Still, as things stand, I’m not really convinced that the referral to Brachiosaurus sp. — based on a not-particularly-close resemblance to a completely different brachiosaurid — is rock solid. Had the scap been the type specimen, as Jensen probably intended, I would consider that the sound move would be to continue to consider Ultrasauros as a distinct taxon from Brachiosaurus, unless and until an associated specimen demonstrates that synonymy is warranted.

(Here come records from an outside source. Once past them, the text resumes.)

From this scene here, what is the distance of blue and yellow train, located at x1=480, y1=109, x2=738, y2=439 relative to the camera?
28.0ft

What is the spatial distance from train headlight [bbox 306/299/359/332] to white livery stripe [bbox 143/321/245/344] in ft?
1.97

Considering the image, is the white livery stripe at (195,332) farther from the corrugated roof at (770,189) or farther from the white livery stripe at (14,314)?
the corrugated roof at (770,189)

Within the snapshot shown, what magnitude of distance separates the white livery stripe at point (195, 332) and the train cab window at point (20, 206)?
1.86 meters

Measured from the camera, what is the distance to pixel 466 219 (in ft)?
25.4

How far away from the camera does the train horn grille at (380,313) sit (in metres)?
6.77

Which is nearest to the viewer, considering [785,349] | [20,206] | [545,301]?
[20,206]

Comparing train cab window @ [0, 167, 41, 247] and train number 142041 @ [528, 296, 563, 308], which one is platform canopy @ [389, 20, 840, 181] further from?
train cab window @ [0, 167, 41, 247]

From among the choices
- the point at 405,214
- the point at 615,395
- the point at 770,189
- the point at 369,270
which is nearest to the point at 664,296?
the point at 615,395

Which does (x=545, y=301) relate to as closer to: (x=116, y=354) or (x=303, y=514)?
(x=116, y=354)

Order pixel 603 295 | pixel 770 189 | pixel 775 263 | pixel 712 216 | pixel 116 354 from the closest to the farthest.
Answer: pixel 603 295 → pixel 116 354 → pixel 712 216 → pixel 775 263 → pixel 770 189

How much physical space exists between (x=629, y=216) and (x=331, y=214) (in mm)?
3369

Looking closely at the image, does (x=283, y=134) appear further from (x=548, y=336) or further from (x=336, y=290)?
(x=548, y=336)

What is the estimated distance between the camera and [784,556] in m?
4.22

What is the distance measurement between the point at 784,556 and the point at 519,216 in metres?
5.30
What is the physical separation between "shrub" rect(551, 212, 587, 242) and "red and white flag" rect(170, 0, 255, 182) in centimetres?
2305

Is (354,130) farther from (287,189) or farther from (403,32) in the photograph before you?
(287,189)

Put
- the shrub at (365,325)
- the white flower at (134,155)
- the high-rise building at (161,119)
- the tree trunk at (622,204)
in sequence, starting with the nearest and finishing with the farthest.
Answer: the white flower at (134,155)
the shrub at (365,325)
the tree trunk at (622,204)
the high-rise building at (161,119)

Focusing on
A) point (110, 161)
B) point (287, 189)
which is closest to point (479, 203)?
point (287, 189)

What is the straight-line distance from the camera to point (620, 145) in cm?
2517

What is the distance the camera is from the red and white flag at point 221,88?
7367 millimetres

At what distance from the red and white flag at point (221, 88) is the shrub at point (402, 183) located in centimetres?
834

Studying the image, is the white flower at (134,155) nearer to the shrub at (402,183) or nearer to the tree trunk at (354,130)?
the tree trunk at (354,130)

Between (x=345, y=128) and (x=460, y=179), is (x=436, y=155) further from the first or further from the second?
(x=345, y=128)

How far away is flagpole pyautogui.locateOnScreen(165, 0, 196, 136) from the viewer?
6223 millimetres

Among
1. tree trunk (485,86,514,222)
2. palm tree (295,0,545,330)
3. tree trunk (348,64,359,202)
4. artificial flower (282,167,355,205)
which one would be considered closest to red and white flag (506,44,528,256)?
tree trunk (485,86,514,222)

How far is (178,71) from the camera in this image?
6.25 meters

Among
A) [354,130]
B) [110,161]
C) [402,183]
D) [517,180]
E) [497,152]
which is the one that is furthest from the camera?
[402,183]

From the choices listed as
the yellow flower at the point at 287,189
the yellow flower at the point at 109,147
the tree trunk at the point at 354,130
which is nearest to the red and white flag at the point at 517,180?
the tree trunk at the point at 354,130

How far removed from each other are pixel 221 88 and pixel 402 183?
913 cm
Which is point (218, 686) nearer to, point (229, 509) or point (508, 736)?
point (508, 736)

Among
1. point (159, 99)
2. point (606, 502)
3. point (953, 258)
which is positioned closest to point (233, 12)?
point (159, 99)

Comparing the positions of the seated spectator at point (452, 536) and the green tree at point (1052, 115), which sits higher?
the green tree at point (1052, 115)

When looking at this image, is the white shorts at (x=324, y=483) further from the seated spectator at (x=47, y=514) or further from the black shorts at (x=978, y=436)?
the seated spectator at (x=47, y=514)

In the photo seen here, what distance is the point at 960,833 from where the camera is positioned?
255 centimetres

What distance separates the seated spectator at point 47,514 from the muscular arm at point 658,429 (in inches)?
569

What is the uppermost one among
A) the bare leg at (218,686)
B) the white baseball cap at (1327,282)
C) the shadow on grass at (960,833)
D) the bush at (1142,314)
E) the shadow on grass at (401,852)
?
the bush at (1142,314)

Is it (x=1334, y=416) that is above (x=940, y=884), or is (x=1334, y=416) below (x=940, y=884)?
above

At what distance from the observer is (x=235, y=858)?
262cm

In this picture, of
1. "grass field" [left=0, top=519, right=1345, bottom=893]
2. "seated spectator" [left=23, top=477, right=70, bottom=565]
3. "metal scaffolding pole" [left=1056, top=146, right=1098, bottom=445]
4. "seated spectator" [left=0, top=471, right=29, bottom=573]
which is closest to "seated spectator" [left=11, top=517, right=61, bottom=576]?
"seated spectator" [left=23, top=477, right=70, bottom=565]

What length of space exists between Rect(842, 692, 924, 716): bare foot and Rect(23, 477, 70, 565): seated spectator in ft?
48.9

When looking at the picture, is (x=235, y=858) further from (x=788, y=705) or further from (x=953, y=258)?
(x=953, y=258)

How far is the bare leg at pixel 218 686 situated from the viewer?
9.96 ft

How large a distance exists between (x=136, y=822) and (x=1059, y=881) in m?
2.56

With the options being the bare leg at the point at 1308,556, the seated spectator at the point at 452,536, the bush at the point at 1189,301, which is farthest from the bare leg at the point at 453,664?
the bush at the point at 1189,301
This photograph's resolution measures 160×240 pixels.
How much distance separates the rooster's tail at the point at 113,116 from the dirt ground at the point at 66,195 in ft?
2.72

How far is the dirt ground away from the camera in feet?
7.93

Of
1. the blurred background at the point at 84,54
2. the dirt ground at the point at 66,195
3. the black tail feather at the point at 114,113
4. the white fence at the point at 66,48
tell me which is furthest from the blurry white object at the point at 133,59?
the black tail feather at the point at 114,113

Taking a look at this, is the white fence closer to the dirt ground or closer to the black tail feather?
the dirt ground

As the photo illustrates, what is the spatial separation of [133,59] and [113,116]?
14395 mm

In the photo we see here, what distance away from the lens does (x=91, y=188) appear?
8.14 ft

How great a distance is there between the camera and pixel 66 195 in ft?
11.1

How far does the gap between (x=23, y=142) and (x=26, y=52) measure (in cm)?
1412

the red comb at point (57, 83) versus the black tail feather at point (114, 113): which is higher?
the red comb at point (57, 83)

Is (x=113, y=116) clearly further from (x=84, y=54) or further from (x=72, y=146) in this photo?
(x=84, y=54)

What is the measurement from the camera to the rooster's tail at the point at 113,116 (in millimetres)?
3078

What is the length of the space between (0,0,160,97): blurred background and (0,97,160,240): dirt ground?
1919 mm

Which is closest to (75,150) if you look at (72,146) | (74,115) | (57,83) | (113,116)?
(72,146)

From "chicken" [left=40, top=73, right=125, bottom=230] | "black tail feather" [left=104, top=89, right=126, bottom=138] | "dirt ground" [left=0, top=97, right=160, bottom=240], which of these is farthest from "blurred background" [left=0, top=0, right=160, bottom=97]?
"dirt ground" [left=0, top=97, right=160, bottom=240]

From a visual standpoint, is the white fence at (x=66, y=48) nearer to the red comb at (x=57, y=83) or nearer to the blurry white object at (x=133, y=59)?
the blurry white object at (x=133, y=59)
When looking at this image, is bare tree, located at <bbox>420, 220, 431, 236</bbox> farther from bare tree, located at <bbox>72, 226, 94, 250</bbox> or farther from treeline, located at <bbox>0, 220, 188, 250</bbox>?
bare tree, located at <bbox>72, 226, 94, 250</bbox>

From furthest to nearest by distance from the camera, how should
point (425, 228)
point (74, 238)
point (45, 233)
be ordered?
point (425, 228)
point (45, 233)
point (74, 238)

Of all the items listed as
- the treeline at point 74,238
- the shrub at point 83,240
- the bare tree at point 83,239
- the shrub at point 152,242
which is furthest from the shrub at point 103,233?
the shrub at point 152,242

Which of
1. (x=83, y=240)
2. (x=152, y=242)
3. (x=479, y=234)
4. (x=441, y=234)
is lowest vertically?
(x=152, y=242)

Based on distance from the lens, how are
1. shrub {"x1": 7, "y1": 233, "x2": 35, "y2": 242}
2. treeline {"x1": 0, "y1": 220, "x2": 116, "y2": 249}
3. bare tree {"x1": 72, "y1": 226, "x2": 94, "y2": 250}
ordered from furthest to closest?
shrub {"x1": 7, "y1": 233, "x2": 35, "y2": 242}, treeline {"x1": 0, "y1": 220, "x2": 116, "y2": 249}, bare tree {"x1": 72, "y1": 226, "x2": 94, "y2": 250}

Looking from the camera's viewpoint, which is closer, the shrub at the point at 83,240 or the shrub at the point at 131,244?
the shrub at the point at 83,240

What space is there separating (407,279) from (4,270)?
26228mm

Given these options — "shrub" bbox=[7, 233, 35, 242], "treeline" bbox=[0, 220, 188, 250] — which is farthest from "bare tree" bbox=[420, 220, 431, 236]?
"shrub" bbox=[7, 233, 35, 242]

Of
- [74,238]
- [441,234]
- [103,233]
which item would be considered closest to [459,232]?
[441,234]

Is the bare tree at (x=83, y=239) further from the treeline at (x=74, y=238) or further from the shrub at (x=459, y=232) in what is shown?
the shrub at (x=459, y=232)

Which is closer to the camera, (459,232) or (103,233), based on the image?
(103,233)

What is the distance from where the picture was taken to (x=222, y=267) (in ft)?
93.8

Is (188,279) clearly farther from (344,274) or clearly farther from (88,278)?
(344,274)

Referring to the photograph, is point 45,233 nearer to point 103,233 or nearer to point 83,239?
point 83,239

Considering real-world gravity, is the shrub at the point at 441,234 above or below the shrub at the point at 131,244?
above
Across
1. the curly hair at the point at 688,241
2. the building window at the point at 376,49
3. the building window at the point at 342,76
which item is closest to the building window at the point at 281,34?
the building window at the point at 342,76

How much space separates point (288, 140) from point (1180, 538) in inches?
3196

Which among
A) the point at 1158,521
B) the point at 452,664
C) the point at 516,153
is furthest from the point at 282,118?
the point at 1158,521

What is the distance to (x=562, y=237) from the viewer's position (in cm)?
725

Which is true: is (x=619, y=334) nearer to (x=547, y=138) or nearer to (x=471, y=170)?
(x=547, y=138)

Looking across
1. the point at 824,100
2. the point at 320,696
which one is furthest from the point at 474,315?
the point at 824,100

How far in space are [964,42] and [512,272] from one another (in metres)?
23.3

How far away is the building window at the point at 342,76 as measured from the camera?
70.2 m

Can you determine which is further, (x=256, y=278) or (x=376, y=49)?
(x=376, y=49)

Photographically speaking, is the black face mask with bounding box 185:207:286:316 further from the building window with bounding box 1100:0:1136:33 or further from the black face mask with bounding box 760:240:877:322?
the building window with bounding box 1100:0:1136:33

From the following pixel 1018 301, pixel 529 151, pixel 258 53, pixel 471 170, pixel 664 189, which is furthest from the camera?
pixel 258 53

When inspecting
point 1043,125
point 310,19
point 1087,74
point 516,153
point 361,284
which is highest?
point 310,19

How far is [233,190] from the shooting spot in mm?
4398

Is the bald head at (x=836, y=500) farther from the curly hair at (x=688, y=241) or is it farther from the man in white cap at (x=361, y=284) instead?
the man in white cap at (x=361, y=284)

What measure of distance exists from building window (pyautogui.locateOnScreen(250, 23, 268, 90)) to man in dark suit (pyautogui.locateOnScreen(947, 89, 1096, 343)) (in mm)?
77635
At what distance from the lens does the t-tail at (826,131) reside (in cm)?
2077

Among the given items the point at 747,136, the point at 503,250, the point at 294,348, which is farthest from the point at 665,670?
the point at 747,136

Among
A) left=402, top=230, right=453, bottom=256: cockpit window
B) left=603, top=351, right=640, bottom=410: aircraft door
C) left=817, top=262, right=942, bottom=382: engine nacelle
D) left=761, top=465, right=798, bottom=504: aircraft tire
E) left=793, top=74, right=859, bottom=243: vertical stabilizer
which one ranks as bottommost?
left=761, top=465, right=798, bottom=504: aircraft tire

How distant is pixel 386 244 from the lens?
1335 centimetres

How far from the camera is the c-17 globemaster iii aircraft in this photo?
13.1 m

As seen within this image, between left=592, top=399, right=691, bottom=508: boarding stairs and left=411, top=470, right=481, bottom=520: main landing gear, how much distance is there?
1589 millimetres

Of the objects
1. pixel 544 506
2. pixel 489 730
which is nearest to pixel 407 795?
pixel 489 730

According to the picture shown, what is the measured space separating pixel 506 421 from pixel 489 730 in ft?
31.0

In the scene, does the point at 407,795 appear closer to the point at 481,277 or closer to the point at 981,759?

But that’s all in Shoulda-Coulda-Woulda territory. In fact the scapulocoracoid is not the type specimen, and so the name Ultrasauros remains sunk, even though we can’t tell whether it’s a synonym of Barosaurus, Supersaurus or Dystylosaurus. That will remain the case unless someone takes the initiative to raise a new name for the scapulocoracoid — which we can, at least, be confident does not belong the diplodocid Ultrasauros. I think that would be a reasonable move for someone to make, but it’s not one that I feel moved to make myself.

… and with that, I think we have finally reached the end of this series. We may revisit it in the future to say more about Jimbo, or maybe Dinheirosaurus, but this series has been the substance of what we have to say. Hope you’ve enjoyed it!